Work request 1:
According to the text on gut-friendly foods, which microorganism does sauerkraut contain?
Work request 2:
Continue the text on gut-friendly foods, starting after its last sentence.

Your digestive tract is home to roughly 100 trillion bacteria that are involved in keeping your digestive tract operating at peak efficiency, and by eating a healthy gut diet, you help keep it that way. The bacteria in your digestive tract actually play a much more important role in your overall health than you think. Various studies have linked gut microbes to our weight, inflammation, and even our current mood. Collectively, the bacteria in the gut is referred to as the gut flora or gut microbiota—a complex community of microorganisms that live in the digestive tract.
Gut bacteria help break down the food we eat, producing usable sources of energy, helping to synthesize vitamins, preventing harmful bacteria from propagating, and producing molecules that impact gut function. There are about 1,000 different bacterial strains that inhabit the intestines whose numbers are specifically balanced to ensure productivity and prevent self-harm to the gut.
It is this balance that needs to be maintained to prevent bacteria-associated complications. The food we eat or choose not to eat can play an important role in gut flora health.
Apple cider vinegar: Helps the body create hydrochloric acid (HCL), which breaks down fats, carbohydrates, and protein. This helps to ensure that you are extracting all the nutrients possible from the food you eat. Apple cider vinegar can also aid in weight loss, relieving acid reflux, and soothing irritable bowel syndrome.
Kombucha: Packed with probiotics, kombucha promotes the proliferation of good bacteria in the gut. It is made from the fermentation of sugar in tea by bacteria yeasts.
Dairy or lactose-free yogurt: Many people suffer from lactose intolerance, making many dairy-free yogurts made from almond, soy, or rice milk much easier for them to digest. These products also contain gut loving live bacteria cultures that help to promote gut health.
Fermented coffee: Drinking coffee has been shown to improve athletic performance, particularly for endurance sports, as it provides you energy. However, coffee may cause digestive issues in some individuals. This is where fermented coffee can help—a relatively new innovation to this health food stores. By using fermented coffee beans, you can remove the bitter, heartburn-causing notes that regular coffee often induces.
Sauerkraut: A naturally fermented food that has the microorganisms Lactobacillus, a very important contributor to your overall gut health.
Mangoes: A promoter of good gut bacteria, mangos are not only great tasting, but are a great choice for promoting gut health. They have also been proven to help reduce body fat and control blood sugar.

Information provided:

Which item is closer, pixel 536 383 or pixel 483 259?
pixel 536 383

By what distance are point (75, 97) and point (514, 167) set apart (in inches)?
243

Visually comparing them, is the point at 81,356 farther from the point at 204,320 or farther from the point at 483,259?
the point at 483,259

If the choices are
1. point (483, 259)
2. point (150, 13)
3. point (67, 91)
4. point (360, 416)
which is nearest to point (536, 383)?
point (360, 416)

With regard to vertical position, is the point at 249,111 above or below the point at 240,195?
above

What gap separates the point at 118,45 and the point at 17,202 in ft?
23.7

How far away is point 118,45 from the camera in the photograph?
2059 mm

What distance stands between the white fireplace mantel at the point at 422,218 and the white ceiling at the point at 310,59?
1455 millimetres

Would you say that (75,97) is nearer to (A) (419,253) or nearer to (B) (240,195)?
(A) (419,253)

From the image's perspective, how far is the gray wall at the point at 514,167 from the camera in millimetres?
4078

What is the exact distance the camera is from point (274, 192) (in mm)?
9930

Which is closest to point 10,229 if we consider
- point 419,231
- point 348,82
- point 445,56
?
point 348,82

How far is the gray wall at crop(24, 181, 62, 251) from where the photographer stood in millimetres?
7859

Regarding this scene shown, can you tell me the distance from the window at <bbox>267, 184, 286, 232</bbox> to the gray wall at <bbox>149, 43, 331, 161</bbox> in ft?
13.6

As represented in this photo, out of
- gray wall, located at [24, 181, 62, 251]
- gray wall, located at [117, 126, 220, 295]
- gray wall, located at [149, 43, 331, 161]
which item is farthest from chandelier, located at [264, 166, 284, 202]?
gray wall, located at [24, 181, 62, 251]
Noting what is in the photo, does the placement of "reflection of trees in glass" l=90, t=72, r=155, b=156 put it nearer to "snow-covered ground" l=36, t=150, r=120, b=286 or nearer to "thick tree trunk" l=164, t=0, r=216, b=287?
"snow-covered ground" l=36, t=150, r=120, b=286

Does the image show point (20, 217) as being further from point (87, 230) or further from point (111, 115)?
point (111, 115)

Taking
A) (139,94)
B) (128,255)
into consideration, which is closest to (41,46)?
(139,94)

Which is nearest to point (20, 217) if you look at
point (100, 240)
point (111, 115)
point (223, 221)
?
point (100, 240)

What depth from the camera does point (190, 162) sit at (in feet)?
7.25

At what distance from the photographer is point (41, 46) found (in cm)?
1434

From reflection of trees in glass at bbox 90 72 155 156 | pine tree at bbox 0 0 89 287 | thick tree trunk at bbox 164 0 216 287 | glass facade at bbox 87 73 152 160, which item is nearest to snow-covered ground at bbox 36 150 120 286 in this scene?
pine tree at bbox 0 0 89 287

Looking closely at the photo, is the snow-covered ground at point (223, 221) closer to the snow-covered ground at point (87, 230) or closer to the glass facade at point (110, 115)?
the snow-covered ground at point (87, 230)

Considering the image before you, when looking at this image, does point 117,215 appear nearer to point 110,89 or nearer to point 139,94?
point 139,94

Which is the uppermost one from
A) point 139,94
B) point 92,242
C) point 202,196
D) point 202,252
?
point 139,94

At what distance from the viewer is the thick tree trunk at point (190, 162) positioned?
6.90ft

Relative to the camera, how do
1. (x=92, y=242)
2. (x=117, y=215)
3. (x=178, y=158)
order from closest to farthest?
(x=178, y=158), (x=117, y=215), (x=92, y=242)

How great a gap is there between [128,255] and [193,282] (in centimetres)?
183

Output 1:
Lactobacillus.

Output 2:
Yogurt: Regular plain yogurt has a very high number of beneficial probiotics that can help repair the gut as well as be beneficial for conditions such as irritable bowel syndrome.
Kefir: Popular in eastern Europe, this tart, liquid yogurt is great for your guts as it contains at least 10 live active strains of bacteria.
Sprouted grains: An easy to digest bread product compared to other traditional wheat based bread, sprouted grain bread makes it easier for nutrients to be absorbed into the body. This is due to enzymes found in the bread that help to break down proteins and carbohydrates.
Coconut oil: This medium chain fatty acid is an antiviral, antimicrobial, antibacterial, and antifungal. It also contains lauric and caprylic acids, which are fatty acids that help you kill off harmful yeast and bacteria.
Wild salmon: Abundant in Omega-3 fatty acids, which are powerful anti-inflammatory substances that can aid in the healing process of gut tissue.
Garlic: Considered a prebiotic which helps to feed and fuel the existing gut flora present in your gut.
Miso: It is recommended to drink this soup in moderation, as it contains high amounts of sodium. Miso is a good source of protein and fiber. It is also rich in probiotics.
Chocolate: Probiotic variants can contain nearly 10 billion bacterial cells to support a healthy and thriving gut flora. Chocolate may be the most delicious way to get your prebiotic and probiotic fix.
Collagen: One of the largest proteins in the human body, as it helps hold cells together. Collagen in our diet on a daily basis can help heal an inflamed gut as well as slow down the aging process, both inside your body and out.
Bone broth: A stock made from the bones and marrow of a chicken or cow, usually slow cooked for about 24 to 72 hours. Bone broth is one of the most nutrient rich foods on the planet. These nutrients also help to heal and seal the gut lining of the small and large intestine.
Onions: Considered high in prebiotics, onions help to promote the growth of good bacteria. It is recommended to eat fresh onions instead of more refined onion products.
Kvass: A fermented beverage that is commonly made from rye bread. This allows it to have great digestive health benefits.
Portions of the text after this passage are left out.